So basically I’ve been living in Dublin for roughly a year and a half and I have no intentions to leave right now because I love it. Oh and also because my ambition to travel the world and complete my impossible bucket/fuck it list is kinda flawed due to my laziness. Living amongst the Irish has allowed me exclusivity into their marvellous world. They are not just a proud nation of alcoholics having the craic and singing their national anthem at really random drunk occasions… oh no my friends… the Irish have heaps more layers than that!
Irish girls have this innate inability to take a fucking compliment. The conversation will start with myself saying very innocently “you look really hot… I love your outfit!” and it will end with the now irrationally angry Irish girl screaming “are you slagging me?!” and then telling me how it only cost €14 in Penneys (Primark) Well ok… thanks. I dunno what just happened but now you’ve Jedi mind fucked me into apologising for being nice. The girls here also use fake tan and makeup as part of a nutritionally balanced diet. If your skin tone is not a shade of deep mahogany, and your face doesn’t have 18 layers of makeup… then sort your life out because natural beauty is an abomination! Don’t get me wrong Irish ladies are very beautiful, but you can’t move for false eyelashes and the stench of fake tan coming outta a room full of girls at any social event is quite astonishing.
I forget how catholic Irish folk are! Stupid I know. Back home many of my friends if not all were brought up with a little bit of Christianity in us, but we sure as hell didn’t embrace it in our lives. And if you did… you were singled out and bullied for being part of a cult who drank rabbit’s blood! Religion is a big deal over here and with that comes superstition and witchcraft! The first time I heard of St Anthony was when I lost my glasses and my friend said very matter-of-factly “have you prayed to St Anthony to find them?” Urmmm what?! Have I asked a random ‘Saint of lost things’ (pretty sure that’s made up) if he can find my glasses… No. Why? Because it sounds ludicrous. However this is legitimate protocol in Ireland. Say a little prayer to St Anthony and bribe him with a few quid… and hey presto… your lost shit turns up! I felt like a dick doing this but low and behold my glasses appeared in my pants drawer a few days later. And so I was dragged along to a church where I had to deposit €10 into the offering box… because if you don’t pay up, you’re cursed and St Ant will tell you to do one if you try and call on his wizardry skills again. Bizarre.

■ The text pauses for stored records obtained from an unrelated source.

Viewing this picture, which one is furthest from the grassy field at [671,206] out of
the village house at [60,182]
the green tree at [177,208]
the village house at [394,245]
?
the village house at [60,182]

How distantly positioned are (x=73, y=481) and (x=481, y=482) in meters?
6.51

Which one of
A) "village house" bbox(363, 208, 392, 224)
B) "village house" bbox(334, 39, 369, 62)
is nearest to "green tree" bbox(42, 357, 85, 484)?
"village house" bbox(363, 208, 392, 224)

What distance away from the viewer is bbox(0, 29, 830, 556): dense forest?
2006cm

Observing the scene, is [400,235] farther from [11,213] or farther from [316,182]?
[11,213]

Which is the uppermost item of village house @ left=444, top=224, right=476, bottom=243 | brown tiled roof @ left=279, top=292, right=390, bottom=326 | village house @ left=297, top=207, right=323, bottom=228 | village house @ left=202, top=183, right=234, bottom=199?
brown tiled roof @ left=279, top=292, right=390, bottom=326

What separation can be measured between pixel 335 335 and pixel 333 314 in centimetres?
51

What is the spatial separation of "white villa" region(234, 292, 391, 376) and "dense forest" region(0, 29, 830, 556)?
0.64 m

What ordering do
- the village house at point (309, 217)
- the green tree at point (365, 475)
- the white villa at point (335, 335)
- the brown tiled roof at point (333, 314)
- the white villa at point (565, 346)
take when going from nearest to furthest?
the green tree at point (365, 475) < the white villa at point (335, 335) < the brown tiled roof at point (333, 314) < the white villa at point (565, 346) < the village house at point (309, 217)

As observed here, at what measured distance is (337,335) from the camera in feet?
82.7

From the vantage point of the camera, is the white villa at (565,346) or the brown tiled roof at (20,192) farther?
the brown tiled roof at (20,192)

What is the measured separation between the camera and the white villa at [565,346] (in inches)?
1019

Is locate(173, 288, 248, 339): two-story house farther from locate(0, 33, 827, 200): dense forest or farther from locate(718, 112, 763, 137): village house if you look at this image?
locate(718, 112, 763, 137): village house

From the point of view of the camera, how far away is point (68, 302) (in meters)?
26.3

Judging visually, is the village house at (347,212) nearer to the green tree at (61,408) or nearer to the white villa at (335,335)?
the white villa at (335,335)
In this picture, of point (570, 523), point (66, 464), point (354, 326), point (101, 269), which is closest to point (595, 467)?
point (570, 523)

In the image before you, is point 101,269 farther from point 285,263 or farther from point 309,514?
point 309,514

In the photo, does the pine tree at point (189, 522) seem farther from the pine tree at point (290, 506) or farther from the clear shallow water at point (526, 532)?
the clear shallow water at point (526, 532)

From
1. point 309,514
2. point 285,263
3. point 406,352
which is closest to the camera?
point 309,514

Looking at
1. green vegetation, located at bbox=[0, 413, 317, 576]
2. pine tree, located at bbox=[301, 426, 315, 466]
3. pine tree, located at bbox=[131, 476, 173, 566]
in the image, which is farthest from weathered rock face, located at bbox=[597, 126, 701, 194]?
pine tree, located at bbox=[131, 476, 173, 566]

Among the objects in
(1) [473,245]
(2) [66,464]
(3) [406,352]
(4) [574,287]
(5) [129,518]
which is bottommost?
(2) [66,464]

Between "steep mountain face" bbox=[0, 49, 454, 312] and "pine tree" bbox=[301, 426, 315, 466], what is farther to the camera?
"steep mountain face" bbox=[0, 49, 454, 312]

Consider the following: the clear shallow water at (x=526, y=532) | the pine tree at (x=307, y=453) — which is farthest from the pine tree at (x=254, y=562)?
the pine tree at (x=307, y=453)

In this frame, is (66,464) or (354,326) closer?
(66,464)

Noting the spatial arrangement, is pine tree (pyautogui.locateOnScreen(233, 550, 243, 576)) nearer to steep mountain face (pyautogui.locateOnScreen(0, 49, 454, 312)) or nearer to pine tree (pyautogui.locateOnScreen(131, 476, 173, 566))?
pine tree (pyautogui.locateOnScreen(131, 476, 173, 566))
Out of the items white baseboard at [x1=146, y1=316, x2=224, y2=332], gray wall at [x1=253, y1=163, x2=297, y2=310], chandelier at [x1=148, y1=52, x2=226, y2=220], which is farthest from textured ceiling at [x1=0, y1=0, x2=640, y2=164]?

I am prepared to overlook the fact that the Irish struggle pronouncing the 'th' of certain words and simply ignore the 'h' and lead with the 't'. For example, thing is ting, three is tree and through is true! I will also through gritted teeth, turn a blind eye to the fact that they call football 'soccer' (I know right!)... all because I fall in love with the Irish accent on a daily basis. Read aloud a shopping list in an Irish accent or describe to me the scientific process of photosynthesis in your dashing Irish tones, and I will not be held responsible for my vagina exploding. However sometimes I struggle understanding thick Dublin accents but mainly because of the random words and phrases they use that make no fucking sense… at all. Irish folk are amazing at throwing in nonsensical words into perfectly formed sentences, or simply saying out loud “Story horse!” when they greet you. This is used as a kind of salutation to someone almost as a “hey how’s things”. STORY HORSE? Why a horse?! Are you calling me a horse?! How does that even work! Nod and smile my friends… nod and smile! Whenever I get into the back of a Dublin cab and there’s an ageing Irish man driving, I pray that I’m not drawn into a political debate about the state of the country because a) I don’t really get it b) I can’t understand the last 7 sentences you just spoke and 3) my English accent is gonna get me beaten up!
Viva the Irish! Making me write rambling blog posts since 2013. The kinda folk who will openly mock you and then buy you a drink!